R is a blank canvas with a whole raft of widgets for ‘painting’ a path to data analytics, but the same is true of Hadoop. What you put inside a map/reduce job could literally be anything in terms of how you source and manipulate data – infact there is nothing stopping you from mixing and matching steps from different programming languages and data interfaces to get the jobs done.
Almost too much choice!
Piers! This is just awesome! 😀 Great example!
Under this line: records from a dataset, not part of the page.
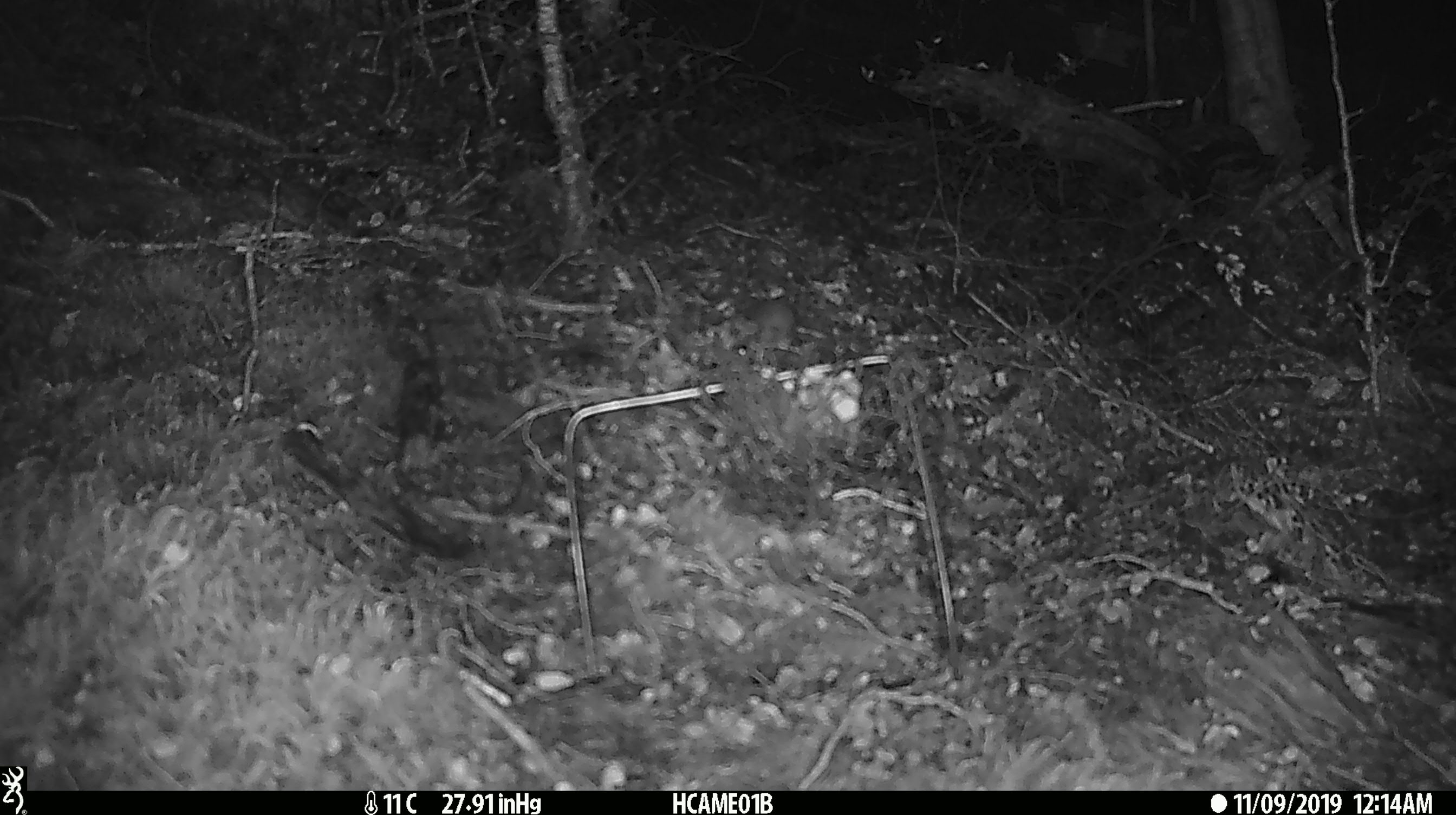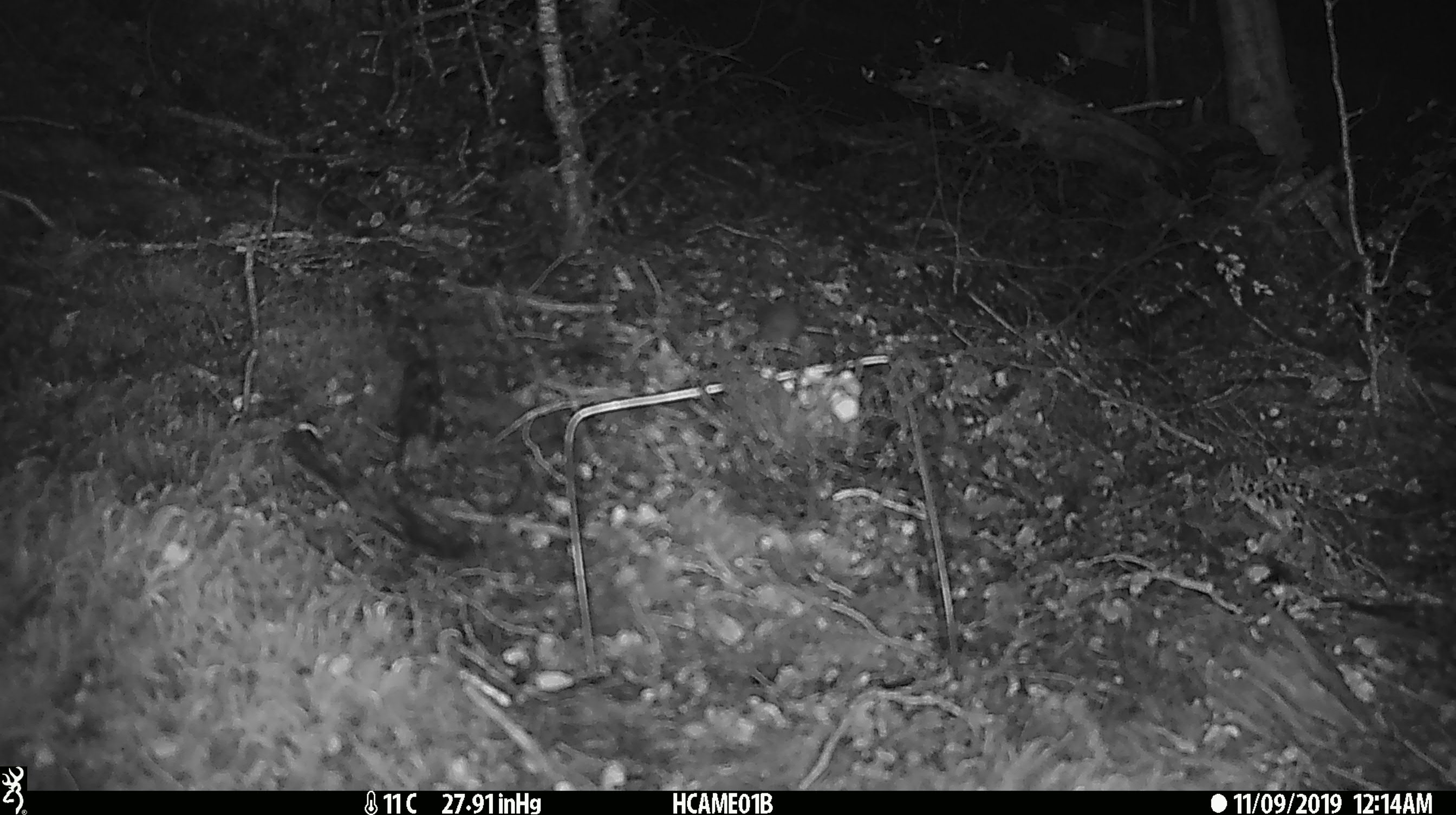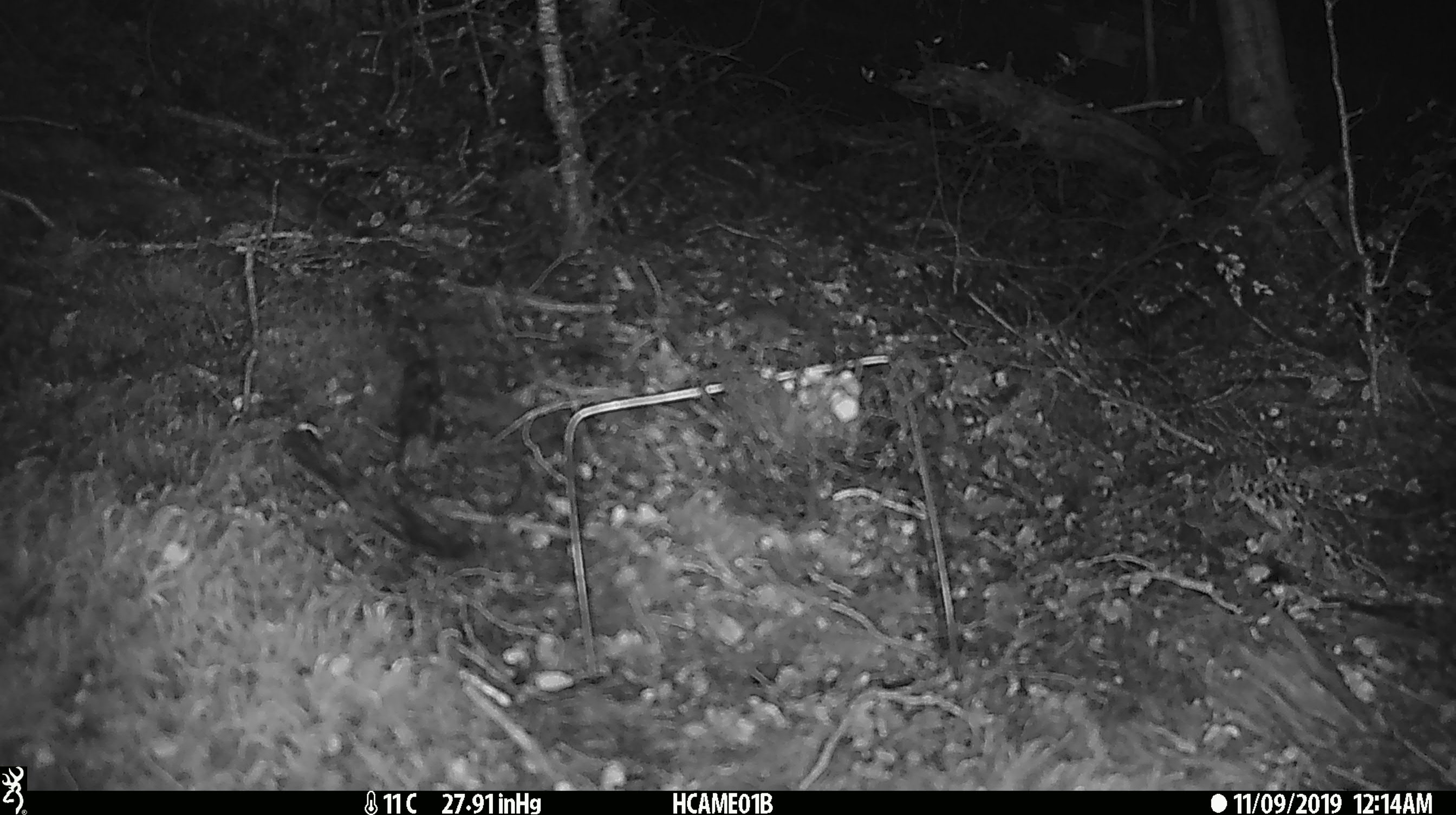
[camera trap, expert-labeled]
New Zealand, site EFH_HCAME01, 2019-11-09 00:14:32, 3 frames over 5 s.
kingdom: Animalia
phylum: Chordata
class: Mammalia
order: Rodentia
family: Muridae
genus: Mus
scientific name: Mus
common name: mouse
I'm still trying to find some time to learn Hadoop but your blog really puts me on the right track...
As soon as I have some time...I will try to write a blog using SAP HANA, R and Hadoop... 😉
Greetings,
Blag.
Hey thanks Alvaro - and I look forward to the SAP Hana version.
Cheers,
Piers Harding.
Hi Piers,
Piers HardingIts very rare to see SAP guy writing about Hadoop 😉 . This blog just connected another missing dot in the circle.
awesome one, with most understandable example. 😉 .
I think very soon Alvaro is going to put an end to my wait, with a wonderful blog featuring HANA, R and HADOOP. 🙂 with some of his other expertise also... say a video in his blog 😉
Regards
Kumar.
Thanks Kumar.
Hello Piers,
really good work you have done. I have a problem with a crashing Rgui Windows 64 bit when I try to connect.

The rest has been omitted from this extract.